Bölüm 4

47.4K 1K 79
                                    

Güneş ışıklarının küçük camdan yüzüme vurmasıyla gözlerim aralandı . Ağzımdaki kuru tat hala benimleydi ve bacaklarım onları kastığım için ağrıyordu. David'i dürttüm ve kahvaltı için aşağı inmemiz gerektiğini söyledim . Birkaç dakika sonra benim gibi o da ayaktaydı.

Dün yaşadığım olayın gerçekliği hala tüylerimi ürpertiyordu. David'i endişelendirmiştim ama hala olay hakkında tek bir soru bile sormamıştı.

"Üzgünüm." diyebildim.

"Sorun değil." Ayakkabılarını ayağına geçiriyordu.

Arkasından sarılıp boynunu öptüm "Ben ciddiyim,muhtemelen sadece kötü bir rüya gördüm." Saçımı okşamakla yetindi "Sana söylemiştim, çok yoruldun bunları görmen normal." Onun gibi ayakkabılarımı giydim.

Diğerlerini beklemeden yemekhaneye indik. Tereddüt ederek içeri girdim ve dün Sebastian'ı gördüğüm yere bakmamaya çalıştım. Arkamdan gelen David irkilmeme sebep olmuştu.

Sonunda Sebastian'ı gördüğüm yere zorla da olsa bakmayı başardığımda mutfak malzemelerinden başka hiçbir şey olmadığını gördüm. Bu da dün David'in bana söylediği şeyleri haklı çıkartıyordu. Rahatladım ve yiyecek bir şeyler bulmak adına David'i geride bırakıp uzun masanın arkasında gördüğüm kilere benzeyen kapıyı açmaya çalıştım ama kolumu tutan sıkı eller buna izin vermedi . Kafamı kaldırdığımda onun Deamon olduğunu gördüm , bağırdı "Ne arıyorsun burada?"

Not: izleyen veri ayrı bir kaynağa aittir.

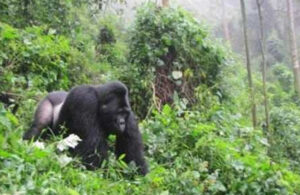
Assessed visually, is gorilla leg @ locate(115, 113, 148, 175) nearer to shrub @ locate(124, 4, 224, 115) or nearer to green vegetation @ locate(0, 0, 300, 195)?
green vegetation @ locate(0, 0, 300, 195)

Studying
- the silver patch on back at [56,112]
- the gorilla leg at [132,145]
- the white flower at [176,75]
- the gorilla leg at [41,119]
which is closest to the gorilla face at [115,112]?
the gorilla leg at [132,145]

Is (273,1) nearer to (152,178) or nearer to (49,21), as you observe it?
(49,21)

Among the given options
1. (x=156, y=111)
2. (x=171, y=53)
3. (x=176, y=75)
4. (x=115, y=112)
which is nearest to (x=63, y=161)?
(x=115, y=112)

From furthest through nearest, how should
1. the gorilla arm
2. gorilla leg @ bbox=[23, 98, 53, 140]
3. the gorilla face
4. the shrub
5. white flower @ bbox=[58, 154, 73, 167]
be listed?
the shrub → gorilla leg @ bbox=[23, 98, 53, 140] → the gorilla face → the gorilla arm → white flower @ bbox=[58, 154, 73, 167]

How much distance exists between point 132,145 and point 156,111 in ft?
4.11

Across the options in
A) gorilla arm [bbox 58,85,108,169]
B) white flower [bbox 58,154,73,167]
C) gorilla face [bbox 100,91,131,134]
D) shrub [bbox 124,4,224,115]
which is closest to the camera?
white flower [bbox 58,154,73,167]

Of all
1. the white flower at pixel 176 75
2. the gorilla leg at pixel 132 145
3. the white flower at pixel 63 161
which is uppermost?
the white flower at pixel 63 161

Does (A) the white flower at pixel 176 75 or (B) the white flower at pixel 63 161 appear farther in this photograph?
(A) the white flower at pixel 176 75

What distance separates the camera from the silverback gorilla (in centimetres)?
397

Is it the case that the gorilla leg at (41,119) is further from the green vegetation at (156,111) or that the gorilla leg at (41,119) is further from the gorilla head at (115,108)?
the gorilla head at (115,108)

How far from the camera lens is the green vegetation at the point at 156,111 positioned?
295 centimetres

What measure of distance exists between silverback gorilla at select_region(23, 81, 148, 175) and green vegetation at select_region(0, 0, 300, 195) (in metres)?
0.18

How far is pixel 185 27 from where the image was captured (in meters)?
7.22

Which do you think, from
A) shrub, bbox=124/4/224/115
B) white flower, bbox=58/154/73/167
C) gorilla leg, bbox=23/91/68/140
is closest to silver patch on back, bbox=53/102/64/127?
gorilla leg, bbox=23/91/68/140
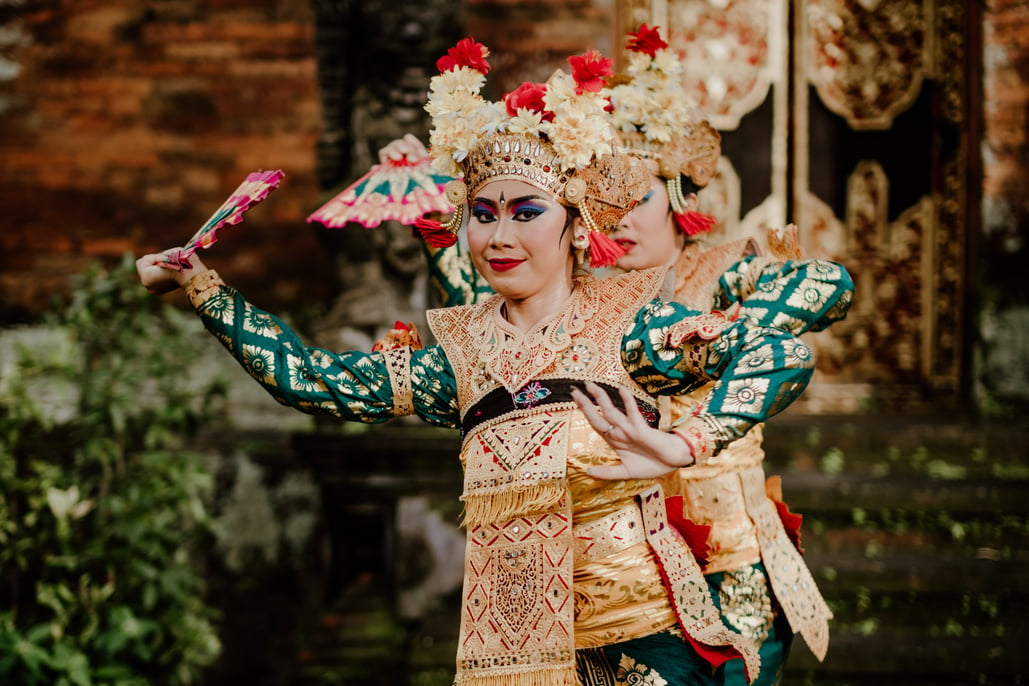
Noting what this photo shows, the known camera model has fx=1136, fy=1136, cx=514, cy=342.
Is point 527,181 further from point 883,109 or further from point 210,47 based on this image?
point 883,109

"Ben sadece yiyecek bir şeyler bulmaya çalışıyordum." Kolumu acıtıyordu. Yaptığım şeyi fark ettiği an elimi bıraktı ve özür dileyerek yemeklerin masada olduğunu söyledi.

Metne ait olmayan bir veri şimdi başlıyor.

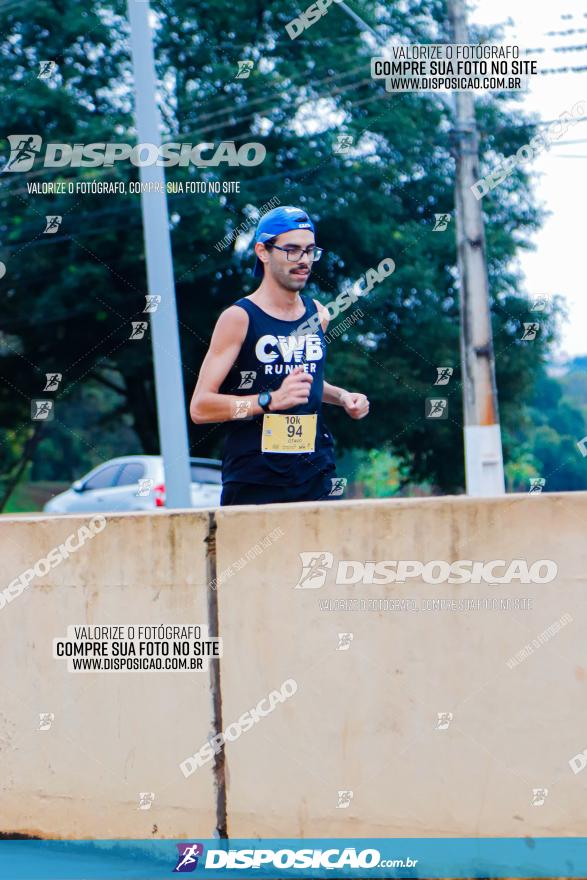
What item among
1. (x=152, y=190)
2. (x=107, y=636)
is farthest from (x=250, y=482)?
(x=152, y=190)

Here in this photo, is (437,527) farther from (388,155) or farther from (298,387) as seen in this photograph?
(388,155)

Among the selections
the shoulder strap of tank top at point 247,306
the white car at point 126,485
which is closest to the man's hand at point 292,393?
the shoulder strap of tank top at point 247,306

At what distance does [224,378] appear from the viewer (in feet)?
15.3

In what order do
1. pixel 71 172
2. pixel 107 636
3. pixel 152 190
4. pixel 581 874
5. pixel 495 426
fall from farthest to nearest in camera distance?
pixel 71 172 → pixel 495 426 → pixel 152 190 → pixel 107 636 → pixel 581 874

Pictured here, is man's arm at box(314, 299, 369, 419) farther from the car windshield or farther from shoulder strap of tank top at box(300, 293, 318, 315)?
the car windshield

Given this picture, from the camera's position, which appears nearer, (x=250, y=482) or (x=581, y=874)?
(x=581, y=874)

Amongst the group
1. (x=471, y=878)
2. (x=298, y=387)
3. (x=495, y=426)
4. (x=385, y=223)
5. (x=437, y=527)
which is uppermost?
(x=385, y=223)

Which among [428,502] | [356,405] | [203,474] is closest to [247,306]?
[356,405]

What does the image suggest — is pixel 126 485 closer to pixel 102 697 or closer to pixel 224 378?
pixel 224 378

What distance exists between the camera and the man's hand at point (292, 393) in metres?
4.52

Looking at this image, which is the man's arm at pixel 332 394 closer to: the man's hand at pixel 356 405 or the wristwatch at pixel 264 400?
the man's hand at pixel 356 405

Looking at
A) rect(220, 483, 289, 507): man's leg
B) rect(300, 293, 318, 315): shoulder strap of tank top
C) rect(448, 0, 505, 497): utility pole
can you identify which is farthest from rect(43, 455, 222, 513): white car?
rect(220, 483, 289, 507): man's leg

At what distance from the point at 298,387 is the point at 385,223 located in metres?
21.8

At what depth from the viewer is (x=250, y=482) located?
184 inches
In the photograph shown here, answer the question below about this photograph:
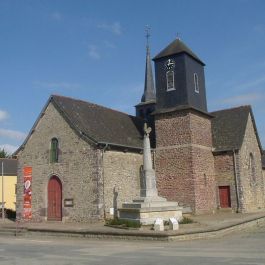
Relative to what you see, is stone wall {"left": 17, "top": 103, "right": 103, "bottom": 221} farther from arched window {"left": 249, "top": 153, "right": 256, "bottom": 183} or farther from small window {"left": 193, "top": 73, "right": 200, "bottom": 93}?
arched window {"left": 249, "top": 153, "right": 256, "bottom": 183}

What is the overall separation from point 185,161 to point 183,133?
182 centimetres

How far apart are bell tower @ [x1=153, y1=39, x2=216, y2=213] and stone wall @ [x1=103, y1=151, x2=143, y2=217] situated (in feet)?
6.62

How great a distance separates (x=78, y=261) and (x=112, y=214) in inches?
507

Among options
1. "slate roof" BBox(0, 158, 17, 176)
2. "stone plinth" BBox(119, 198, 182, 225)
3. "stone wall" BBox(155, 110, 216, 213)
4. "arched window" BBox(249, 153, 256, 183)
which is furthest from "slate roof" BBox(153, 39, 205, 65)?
"slate roof" BBox(0, 158, 17, 176)

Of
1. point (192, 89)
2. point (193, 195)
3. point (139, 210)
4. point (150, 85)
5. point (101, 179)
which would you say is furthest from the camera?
point (150, 85)

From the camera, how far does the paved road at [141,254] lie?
10383mm

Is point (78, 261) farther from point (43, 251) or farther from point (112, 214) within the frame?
point (112, 214)

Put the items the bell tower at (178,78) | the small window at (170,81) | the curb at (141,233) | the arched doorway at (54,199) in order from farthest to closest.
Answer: the small window at (170,81) < the bell tower at (178,78) < the arched doorway at (54,199) < the curb at (141,233)

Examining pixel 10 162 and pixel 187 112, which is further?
pixel 10 162

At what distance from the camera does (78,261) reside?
10820mm

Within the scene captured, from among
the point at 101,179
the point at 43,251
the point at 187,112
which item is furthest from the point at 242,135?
the point at 43,251

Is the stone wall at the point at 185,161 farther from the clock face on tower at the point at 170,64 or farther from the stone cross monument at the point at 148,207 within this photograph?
the stone cross monument at the point at 148,207

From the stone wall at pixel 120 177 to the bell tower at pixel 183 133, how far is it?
79.4 inches

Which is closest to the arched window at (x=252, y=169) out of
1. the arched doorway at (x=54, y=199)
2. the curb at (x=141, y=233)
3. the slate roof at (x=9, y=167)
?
the curb at (x=141, y=233)
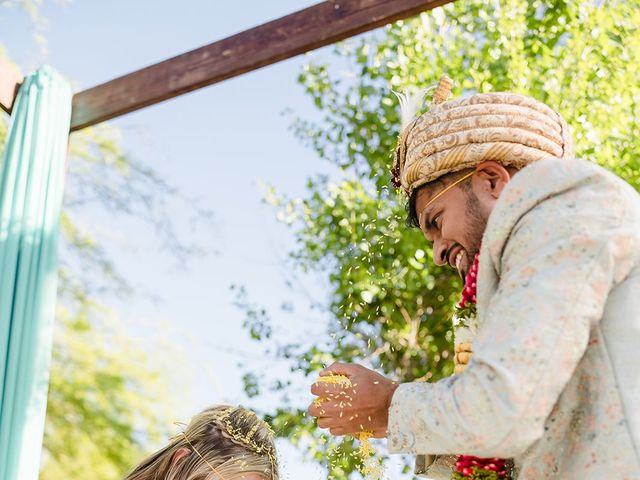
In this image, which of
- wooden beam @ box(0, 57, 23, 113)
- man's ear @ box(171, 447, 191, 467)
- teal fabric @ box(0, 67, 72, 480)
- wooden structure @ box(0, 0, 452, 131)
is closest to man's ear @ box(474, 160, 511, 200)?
man's ear @ box(171, 447, 191, 467)

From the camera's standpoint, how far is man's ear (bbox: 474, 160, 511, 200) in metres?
2.18

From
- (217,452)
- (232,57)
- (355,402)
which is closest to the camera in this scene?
(355,402)

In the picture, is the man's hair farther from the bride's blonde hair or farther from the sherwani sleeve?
the bride's blonde hair

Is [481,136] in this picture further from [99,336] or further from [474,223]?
[99,336]

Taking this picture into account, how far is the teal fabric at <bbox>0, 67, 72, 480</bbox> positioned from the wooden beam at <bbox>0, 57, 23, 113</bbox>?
0.18ft

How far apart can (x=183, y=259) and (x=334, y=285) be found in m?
6.17

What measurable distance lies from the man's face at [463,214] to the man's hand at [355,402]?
1.23 feet

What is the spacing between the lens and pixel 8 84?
464cm

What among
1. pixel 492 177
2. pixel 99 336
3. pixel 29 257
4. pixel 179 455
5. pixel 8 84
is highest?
pixel 99 336

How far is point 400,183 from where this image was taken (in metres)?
2.46

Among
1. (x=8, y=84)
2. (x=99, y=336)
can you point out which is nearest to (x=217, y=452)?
(x=8, y=84)

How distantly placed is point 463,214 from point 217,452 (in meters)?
1.26

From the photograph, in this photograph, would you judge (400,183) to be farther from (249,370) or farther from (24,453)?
(249,370)

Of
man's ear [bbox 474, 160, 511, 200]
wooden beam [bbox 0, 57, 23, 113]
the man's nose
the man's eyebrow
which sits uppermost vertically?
wooden beam [bbox 0, 57, 23, 113]
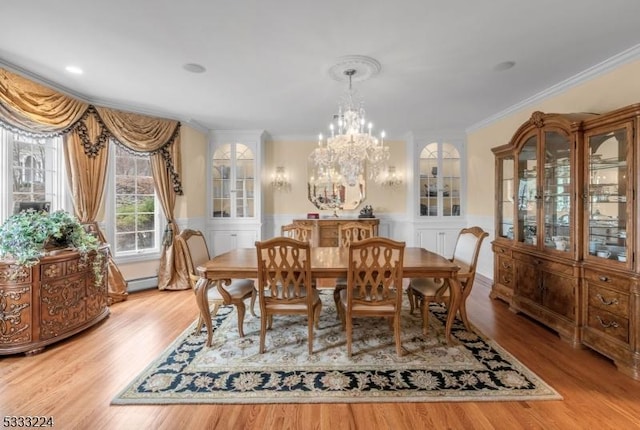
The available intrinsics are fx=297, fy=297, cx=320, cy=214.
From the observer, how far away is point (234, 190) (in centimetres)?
564

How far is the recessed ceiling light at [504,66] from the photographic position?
9.65 ft

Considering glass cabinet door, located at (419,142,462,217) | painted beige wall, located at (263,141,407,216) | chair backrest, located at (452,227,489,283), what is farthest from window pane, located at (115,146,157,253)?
glass cabinet door, located at (419,142,462,217)

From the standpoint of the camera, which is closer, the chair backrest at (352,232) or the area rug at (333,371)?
the area rug at (333,371)

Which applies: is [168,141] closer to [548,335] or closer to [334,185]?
[334,185]

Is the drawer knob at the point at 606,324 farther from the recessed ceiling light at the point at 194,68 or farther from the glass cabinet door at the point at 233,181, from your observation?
the glass cabinet door at the point at 233,181

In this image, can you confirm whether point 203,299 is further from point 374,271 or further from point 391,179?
point 391,179

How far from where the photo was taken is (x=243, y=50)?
267 centimetres

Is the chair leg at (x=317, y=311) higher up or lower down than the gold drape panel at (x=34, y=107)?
lower down

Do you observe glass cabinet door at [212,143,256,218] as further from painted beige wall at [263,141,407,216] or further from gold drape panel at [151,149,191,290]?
gold drape panel at [151,149,191,290]

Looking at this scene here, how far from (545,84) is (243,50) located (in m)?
3.41

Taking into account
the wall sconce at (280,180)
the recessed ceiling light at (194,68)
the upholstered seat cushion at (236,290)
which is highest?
the recessed ceiling light at (194,68)

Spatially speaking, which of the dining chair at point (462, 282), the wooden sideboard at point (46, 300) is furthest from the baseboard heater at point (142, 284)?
the dining chair at point (462, 282)

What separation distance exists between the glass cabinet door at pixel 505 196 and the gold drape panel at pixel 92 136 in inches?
Answer: 183

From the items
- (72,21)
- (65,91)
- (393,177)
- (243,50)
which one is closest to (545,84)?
(393,177)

Pekala David haklıydı. Deamon kesinlikle garip biriydi.

Geri dönerken Tom'un aç olduğunu belirten kalın sesi yemekhanede yankılandı "Deamon , lanet olasıca yemekler nerede?"

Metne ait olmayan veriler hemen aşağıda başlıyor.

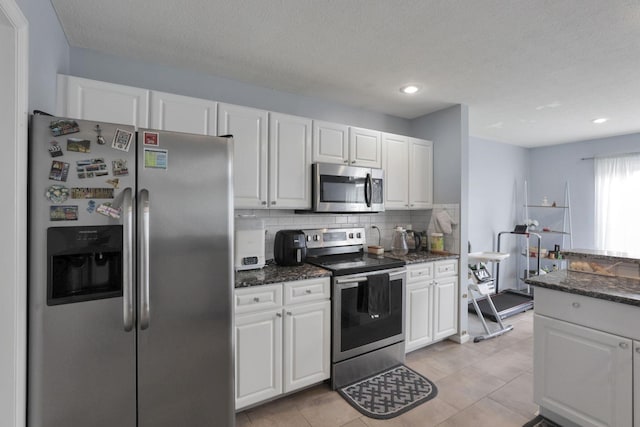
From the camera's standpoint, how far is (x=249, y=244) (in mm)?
2316

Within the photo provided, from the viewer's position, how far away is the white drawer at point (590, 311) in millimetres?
1631

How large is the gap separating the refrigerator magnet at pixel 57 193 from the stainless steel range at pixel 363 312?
166 cm

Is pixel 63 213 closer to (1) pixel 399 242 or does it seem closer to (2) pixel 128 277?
(2) pixel 128 277

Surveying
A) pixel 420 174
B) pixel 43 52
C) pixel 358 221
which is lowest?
pixel 358 221

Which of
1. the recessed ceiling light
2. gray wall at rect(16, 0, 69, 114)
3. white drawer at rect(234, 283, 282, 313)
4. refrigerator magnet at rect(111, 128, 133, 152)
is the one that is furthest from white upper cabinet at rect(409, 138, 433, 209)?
gray wall at rect(16, 0, 69, 114)

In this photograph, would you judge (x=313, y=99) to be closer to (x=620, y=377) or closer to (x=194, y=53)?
A: (x=194, y=53)

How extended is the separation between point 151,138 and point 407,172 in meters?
2.52

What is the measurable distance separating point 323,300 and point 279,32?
72.7 inches

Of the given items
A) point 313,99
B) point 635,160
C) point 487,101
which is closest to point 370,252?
point 313,99

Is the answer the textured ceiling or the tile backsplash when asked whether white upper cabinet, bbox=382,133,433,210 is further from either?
the textured ceiling


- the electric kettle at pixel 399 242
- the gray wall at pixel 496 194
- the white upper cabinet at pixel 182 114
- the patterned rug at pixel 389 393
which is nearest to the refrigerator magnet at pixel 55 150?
the white upper cabinet at pixel 182 114

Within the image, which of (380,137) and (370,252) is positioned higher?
(380,137)

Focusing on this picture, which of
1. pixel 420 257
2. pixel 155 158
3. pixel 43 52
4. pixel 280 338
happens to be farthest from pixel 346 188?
pixel 43 52

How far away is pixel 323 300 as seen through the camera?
92.0 inches
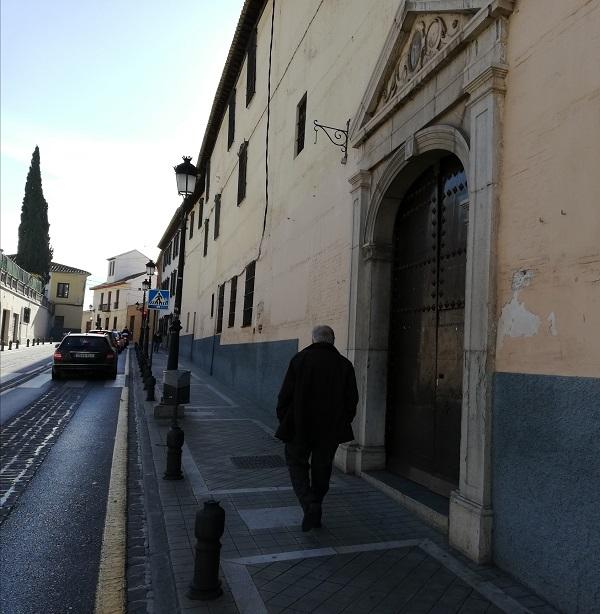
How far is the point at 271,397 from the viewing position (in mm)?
10422

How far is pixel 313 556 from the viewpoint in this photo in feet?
12.5

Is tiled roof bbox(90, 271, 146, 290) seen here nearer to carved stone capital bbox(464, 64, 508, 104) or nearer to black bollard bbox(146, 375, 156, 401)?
black bollard bbox(146, 375, 156, 401)

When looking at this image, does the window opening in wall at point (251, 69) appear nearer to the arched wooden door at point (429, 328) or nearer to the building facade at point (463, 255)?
the building facade at point (463, 255)

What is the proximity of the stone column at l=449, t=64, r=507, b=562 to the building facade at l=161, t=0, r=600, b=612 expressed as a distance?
2 centimetres

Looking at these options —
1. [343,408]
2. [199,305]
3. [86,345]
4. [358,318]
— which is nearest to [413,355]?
[358,318]

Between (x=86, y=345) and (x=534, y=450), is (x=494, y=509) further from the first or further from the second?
(x=86, y=345)

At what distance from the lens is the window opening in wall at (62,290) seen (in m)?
65.4

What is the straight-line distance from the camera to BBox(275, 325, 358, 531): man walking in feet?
14.6

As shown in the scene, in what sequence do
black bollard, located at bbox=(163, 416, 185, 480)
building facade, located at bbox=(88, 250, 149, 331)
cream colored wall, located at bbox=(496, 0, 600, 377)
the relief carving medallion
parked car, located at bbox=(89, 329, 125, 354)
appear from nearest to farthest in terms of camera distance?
1. cream colored wall, located at bbox=(496, 0, 600, 377)
2. the relief carving medallion
3. black bollard, located at bbox=(163, 416, 185, 480)
4. parked car, located at bbox=(89, 329, 125, 354)
5. building facade, located at bbox=(88, 250, 149, 331)

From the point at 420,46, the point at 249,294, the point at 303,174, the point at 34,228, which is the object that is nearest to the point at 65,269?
the point at 34,228

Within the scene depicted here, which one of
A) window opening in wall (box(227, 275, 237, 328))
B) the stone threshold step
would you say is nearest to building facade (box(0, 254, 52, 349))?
window opening in wall (box(227, 275, 237, 328))

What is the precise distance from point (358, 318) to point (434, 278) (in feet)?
4.00

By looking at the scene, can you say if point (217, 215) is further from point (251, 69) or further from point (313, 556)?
point (313, 556)

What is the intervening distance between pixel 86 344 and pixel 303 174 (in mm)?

Deamon'un cevap vermesini beklemeden bağırdım "Masanın üzerinde." Yanlarına doğru giderken içimi hala rahatlatamamıştım. Sebastian'a ulaşmam gerekiyordu yoksa keyfim asla yerine gelmeyecekti. Onu yeniden aramayı düşündüm ve telefonum çeksin diye diğerlerini arkada bırakarak dışarıya çıktım.

Büyük giriş kapısını ittirdim ve çeken bir yer aramak için ayakkabım olmasına rağmen ayaklarımı acıtan şekilsiz çakıl taşlarının üzerinde gidip geldim. En sonunda bulduğumda telefonuma aniden gelen birçok bildirimin arasından rehberde Sebastian'ın ismini buldum ve numarasını çevirdim.

Birkaç kez çaldıktan sonra telefona cevap verdi , büyük bir heyecanla konuştum "Sebastian , seni ne kadar uzun zamandır aradığımın farkında mısın? Senin için çok endişelendim ve sen beni bir defa bile aramadın mı? Herkes burada seni bekliyor ve sen hal-" Sesi cümlemi yarıda kesmişti "Hala kaçman gerektiğini anlamadım mı Nora?" sesi kalınlaşmıştı ve nefes nefesiydi "bana ne olduğunu gördün."

"Ne?" Onu duymak için telefonu kulağıma daha çok bastırdım.

Onu ilk aradığımda çıkarttığı cızırtı seslerinin arasından yeniden konuştu "Git buradan. Seni daha fazla koruyamam. Çok fazla yara aldım, ruhum karanlığa bürünüyor. Bunu daha fazla yapamam."  Sesi acı doluydu. Sonra telefon kapandı ve onu defalarca kez aramayı denememe rağmen bir daha asla açılmadı.